The goal for this exercise is to make sure that you can return an object from a method, and to continue using a program composed of decoupled classes.
What you need to do to prepare for this exercise:
For this exercise, you should continue to work with the TelevisionHandler
and Television
classes, as were detailed in prior exercises.
For this exercise, you will practice returning an object from a method. Since there’s only 1 object to return, we’ll
use a return
statement (we could also have done this using a ref
or out
parameter, too, but we’ll leave that alone for now)
Implement the CreateATV
method on the TelevisionHandler
class:
This method must create a new Television
object, then set the brand of the new
object to be “Brand X”, set the price to be 10.0, and set the size to be 42.0. This object
must then be returned to whichever method is calling this one.
Yes, this is a really contrived example. Yes, it would be much, much easier just to do this yourself directly, rather than calling this method.
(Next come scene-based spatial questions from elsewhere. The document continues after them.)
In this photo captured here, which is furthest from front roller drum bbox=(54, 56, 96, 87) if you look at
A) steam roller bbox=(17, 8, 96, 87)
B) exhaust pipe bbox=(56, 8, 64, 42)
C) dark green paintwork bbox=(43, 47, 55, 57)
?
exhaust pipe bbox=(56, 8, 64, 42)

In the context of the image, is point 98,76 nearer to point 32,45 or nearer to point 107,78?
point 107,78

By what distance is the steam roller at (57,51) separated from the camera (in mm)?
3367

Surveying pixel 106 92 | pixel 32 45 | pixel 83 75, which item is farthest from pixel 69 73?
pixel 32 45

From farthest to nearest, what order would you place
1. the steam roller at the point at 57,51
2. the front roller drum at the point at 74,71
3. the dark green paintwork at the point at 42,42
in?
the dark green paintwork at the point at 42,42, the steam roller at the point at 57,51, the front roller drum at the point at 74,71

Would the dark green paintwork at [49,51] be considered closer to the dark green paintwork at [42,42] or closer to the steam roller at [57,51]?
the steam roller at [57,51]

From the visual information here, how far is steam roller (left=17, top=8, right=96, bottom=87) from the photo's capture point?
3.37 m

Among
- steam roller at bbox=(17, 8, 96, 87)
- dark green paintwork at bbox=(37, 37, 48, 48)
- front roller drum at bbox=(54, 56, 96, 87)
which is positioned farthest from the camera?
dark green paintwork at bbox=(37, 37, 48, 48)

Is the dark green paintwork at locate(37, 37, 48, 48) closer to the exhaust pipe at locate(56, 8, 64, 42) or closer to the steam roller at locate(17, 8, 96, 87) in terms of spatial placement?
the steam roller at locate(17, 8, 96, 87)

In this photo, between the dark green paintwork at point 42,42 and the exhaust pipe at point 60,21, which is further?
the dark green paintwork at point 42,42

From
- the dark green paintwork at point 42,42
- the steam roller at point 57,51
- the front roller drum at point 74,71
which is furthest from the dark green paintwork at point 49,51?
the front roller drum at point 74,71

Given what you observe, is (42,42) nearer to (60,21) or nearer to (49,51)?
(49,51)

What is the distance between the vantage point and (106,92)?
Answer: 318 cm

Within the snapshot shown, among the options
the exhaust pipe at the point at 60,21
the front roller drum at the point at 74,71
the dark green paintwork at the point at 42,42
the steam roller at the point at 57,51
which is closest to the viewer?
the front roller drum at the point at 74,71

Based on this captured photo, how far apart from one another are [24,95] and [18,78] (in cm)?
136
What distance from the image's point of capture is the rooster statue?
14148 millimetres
This all is being done so that you get some easy practice returning an object from a method; we’ll move on to more challenging stuff later
Create a method named CreateATVFromUserInput
on the TelevisionHandler
class. (Note that you will have to create this, from scratch, yourself – this is so you
can practice the 'sending' side of objects-as-return-values)
This method must create a new Television
object, then get the user's input to
set the brand, price, and size.
You can get a string from the keyboard using string s = Console.ReadLine();
This object must then be returned to whichever method is calling this one.
There is a Objects_As_Return_Values.RunExercise
method that you can use to test your
work.
You MUST write something that will call CreateATVFromUserInput
, store the result
into a local variable, and then print the Television
object that the method
returned. In other words, you need to practice the 'receiving' side of objects-as-return-values.